#### Excerpted text:
▼

Don’t knock wood as a durable and functional kitchen countertop option. While wood might seem problematic in terms of water and stain resistance, it has a long tradition of being used as a countertop in Europe and is enjoying a resurgence in American kitchens.
Jessica Williamson, an associate kitchen and bath designer with Kitchen Views in Newton, Mass., says at least 10 percent of the renovations she oversaw last year specified wooden countertops on kitchen islands. “Wood stays room temperature and brings an instant warmth to an overall design,” she says. “Wood countertops also complement other materials such as stone and stainless-steel appliances.”
With dozens of wood countertop options available, choices range from exotic zebrawood and African iroko, to quarter-sawn oak, mahogany and hard-rock maple. In Williamson’s National Kitchen and Bath award-winning design of a renovation project in Chatham, Mass., the homeowners chose a reclaimed beech-wood counter to top a 6-foot-by-6-foot kitchen island.
The beech wood was reclaimed from old flooring . Williamson says using reclaimed wood can cost up to 25 percent more than a conventionally fabricated wood countertop, which for some clients, is a price they’re willing to pay for environmental sustainability in kitchen design. “Some homeowners want natural products that are more rustic and have a patina. If a piece of repurposed wood countertop has an old nail hole, all the better,” she says. “People really relate to wood, and no two fabrications are the same.”
Nicks and scratches are just part of having a wood counter, says Williamson, but they also require ongoing maintenance. Application of food-safe mineral oil provides a natural, nontoxic protective coating. Although the term “butcher block” is sometimes used to describe wood countertops, today, they are rarely used in homes as a surface on which to cut meat, as they were in butcher shops in bygone days.
“I don’t advise anyone to cut on any countertop surface, wood or not. That’s what a cutting board is for,” she says. “That being said, you need to embrace the fact that a wood countertop is going to take on a character of its own.”

▲

#### Extracted data:

▼

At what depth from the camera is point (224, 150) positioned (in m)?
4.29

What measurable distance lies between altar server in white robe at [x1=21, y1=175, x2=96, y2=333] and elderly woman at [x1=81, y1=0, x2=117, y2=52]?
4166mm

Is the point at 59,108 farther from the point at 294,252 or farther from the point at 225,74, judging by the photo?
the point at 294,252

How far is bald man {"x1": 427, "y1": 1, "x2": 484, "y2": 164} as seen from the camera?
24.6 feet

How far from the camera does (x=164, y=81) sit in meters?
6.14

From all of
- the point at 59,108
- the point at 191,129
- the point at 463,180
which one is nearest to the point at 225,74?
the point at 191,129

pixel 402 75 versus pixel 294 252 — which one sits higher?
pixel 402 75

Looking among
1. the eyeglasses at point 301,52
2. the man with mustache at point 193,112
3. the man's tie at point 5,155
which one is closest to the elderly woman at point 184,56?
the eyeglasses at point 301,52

▲
▼

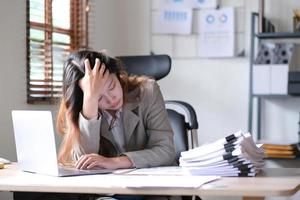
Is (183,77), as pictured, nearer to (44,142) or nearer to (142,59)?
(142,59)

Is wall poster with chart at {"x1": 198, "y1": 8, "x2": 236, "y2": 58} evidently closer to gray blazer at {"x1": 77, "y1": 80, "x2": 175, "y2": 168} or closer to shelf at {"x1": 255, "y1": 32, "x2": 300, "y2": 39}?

▲

#### Goals:
1 – Name every type of wood that the wood countertop article mentions.
2 – From the wood countertop article, retype the passage starting with "Nicks and scratches" and going on through "in bygone days.".

#### Exercise responses:
1 –
- Zebrawood
- African iroko
- Quarter-sawn oak
- Mahogany
- Hard-rock maple
- Beech

2 –
Nicks and scratches are just part of having a wood counter, says Williamson, but they also require ongoing maintenance. Application of food-safe mineral oil provides a natural, nontoxic protective coating. Although the term “butcher block” is sometimes used to describe wood countertops, today, they are rarely used in homes as a surface on which to cut meat, as they were in butcher shops in bygone days.